Being an advocate for home education, my answers immediately went in that direction.
- What is good?
- The home education movement. Over the last forty to fifty years—and especially since 2020—homeschooling has become one of the brightest lights in American culture. Spiritually, socially, academically, and culturally, it is bearing incredible fruit.
- What is missing?
- Strong family life—marriage, child-rearing, family worship, and Deuteronomy 6 moments have all but disappeared. Homeschooling helps bring these back by re-centering the home as the hub of family, work, learning, and ministry.
- What is broken?
- The education system. Public schools are beyond repair, but the discipleship of children can be restored through homeschooling.
- What is evil?
- The liberal agenda that saturates government-run schools with sexual depravity, atheism, postmodernism, socialism, racism, and more. The most effective way to stop this is for families to opt out of the public institutions in large numbers, sending their children to private schools or homeschooling.
A Legacy Worth Pursuing
In the days following Charlie’s death, many of his statements have been repeated in tributes. One quote captures his message to young people this way:
“Get married. Have children. Build a legacy. Pass down your values. Pursue the eternal. Seek true joy.”

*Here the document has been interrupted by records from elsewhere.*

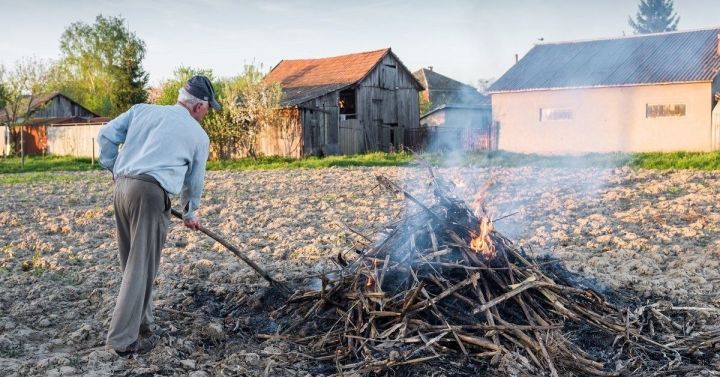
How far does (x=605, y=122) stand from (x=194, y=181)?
23.1 meters

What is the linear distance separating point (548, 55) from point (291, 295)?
2575cm

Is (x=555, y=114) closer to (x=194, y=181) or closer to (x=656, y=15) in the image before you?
(x=194, y=181)

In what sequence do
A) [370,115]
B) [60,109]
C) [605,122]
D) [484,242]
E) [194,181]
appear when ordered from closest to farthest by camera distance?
[194,181] < [484,242] < [605,122] < [370,115] < [60,109]

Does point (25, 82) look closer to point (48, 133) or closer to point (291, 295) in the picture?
point (48, 133)

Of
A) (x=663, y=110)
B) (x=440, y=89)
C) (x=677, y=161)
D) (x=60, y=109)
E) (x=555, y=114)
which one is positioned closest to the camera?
(x=677, y=161)

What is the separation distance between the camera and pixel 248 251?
8.54 metres

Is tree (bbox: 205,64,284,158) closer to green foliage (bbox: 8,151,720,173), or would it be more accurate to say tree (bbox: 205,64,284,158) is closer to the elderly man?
green foliage (bbox: 8,151,720,173)

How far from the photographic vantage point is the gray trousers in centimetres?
488

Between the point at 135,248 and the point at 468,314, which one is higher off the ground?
the point at 135,248

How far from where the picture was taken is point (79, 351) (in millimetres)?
5012

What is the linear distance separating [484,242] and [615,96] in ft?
71.3

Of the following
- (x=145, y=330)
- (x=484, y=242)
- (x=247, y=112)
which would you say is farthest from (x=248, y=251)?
(x=247, y=112)

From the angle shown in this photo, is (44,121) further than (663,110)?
Yes

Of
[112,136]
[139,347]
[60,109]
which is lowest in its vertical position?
[139,347]
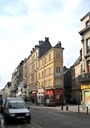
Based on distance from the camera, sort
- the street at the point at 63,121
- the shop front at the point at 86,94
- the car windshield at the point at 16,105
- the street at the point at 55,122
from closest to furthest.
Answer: the street at the point at 55,122 → the street at the point at 63,121 → the car windshield at the point at 16,105 → the shop front at the point at 86,94

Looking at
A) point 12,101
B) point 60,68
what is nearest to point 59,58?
point 60,68

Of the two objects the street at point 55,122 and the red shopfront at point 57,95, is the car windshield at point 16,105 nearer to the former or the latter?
the street at point 55,122

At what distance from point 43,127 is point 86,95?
3030cm

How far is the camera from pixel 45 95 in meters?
83.0

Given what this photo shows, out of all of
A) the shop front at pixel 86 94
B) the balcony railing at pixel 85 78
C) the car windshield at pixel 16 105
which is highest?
the balcony railing at pixel 85 78

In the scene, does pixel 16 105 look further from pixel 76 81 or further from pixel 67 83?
pixel 67 83

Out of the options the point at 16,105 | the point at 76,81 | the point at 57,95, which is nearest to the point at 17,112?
the point at 16,105

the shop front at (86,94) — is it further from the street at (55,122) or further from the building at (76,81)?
the building at (76,81)

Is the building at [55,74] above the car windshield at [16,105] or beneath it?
above

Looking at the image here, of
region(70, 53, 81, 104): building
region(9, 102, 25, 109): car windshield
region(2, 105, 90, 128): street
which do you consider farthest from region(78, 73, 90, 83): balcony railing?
region(70, 53, 81, 104): building

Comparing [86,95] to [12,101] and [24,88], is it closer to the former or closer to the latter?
[12,101]

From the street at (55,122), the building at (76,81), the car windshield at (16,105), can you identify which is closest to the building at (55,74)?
the building at (76,81)

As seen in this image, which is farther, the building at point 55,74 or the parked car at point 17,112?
the building at point 55,74

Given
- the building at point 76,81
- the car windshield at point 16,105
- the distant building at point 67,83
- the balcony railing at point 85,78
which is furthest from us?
the distant building at point 67,83
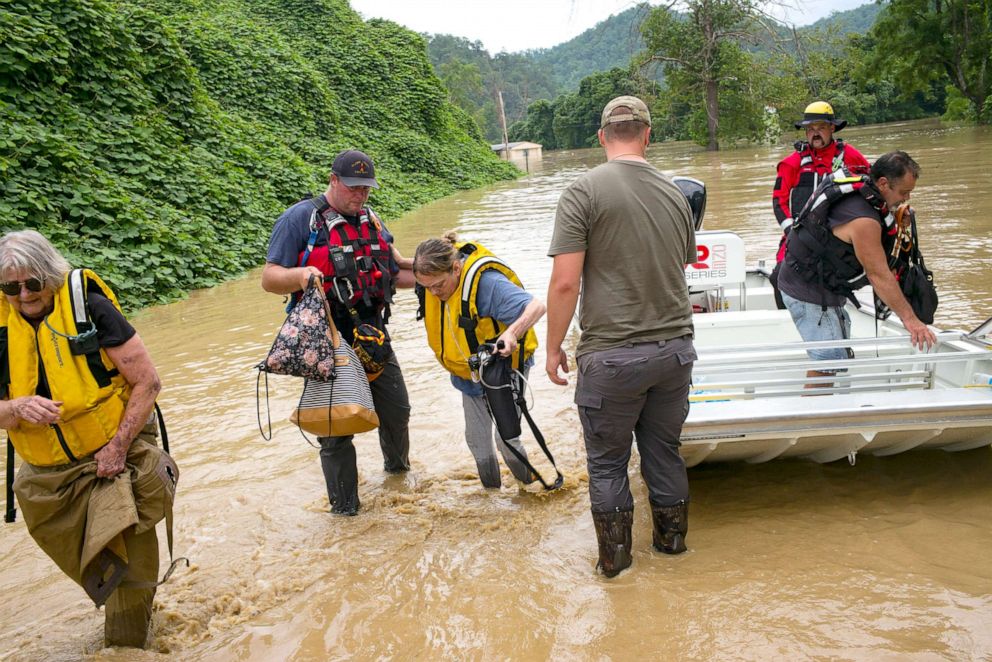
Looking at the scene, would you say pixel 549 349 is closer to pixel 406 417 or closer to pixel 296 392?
pixel 406 417

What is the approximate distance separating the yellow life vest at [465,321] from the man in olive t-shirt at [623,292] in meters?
0.74

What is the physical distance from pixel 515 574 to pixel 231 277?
33.8ft

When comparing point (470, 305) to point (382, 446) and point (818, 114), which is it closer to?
point (382, 446)

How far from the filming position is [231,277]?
12.9 metres

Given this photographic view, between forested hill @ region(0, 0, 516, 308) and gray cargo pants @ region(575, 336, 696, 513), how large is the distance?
9178mm

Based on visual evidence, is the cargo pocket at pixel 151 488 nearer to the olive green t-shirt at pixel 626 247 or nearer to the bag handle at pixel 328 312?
the bag handle at pixel 328 312

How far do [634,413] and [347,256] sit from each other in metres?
1.84

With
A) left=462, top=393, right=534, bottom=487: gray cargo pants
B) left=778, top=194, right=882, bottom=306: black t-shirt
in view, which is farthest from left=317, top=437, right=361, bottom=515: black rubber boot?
left=778, top=194, right=882, bottom=306: black t-shirt

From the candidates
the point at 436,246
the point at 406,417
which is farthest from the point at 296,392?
the point at 436,246

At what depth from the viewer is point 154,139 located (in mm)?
14117

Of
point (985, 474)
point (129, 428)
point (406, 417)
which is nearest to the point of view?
point (129, 428)

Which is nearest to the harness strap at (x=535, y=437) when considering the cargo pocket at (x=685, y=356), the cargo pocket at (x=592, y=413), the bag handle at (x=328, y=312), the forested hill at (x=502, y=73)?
the cargo pocket at (x=592, y=413)

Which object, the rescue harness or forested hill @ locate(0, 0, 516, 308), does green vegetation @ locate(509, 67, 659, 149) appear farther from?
the rescue harness

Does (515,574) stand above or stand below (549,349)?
below
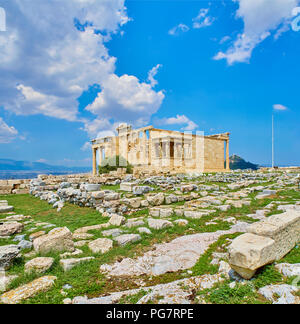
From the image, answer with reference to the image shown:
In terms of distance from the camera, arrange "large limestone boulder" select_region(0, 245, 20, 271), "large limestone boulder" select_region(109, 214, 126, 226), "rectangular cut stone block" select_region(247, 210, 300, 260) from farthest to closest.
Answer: "large limestone boulder" select_region(109, 214, 126, 226) → "large limestone boulder" select_region(0, 245, 20, 271) → "rectangular cut stone block" select_region(247, 210, 300, 260)

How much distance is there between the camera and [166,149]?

That’s good and wise counsel.
When I talk with my own adult children, I often share a similar vision of the good life. With a few tweaks, here’s how I would frame it:
Get married. Have as many children as God would send. Homeschool. Make the love and knowledge of God paramount in your marriage, your parenting, and the education of your children.
This is how families can build legacies that last for generations. This is how we pass down the faith “once for all delivered to the saints.”
The True Turning Point
If Charlie’s death becomes a turning point for our culture, then let’s be clear about what kind of turning point it must be. I’m not referring to a primarily political or even educational or cultural turning point—it must be a spiritual turning point anchored in the one true turning point of human history, the cross and resurrection of Jesus Christ.
We forgive because we have been forgiven.
We love because He first loved us.
We stand for truth because He is Truth.
That is our calling. That is our hope. And that is the only foundation that will stand when everything else around us is shaking.
So let us seize this civilizational moment. Let us proclaim the gospel without hesitation. Let us strengthen our families, disciple our children, and pursue what is good, true, and eternal. And let us do all of this for the glory of God.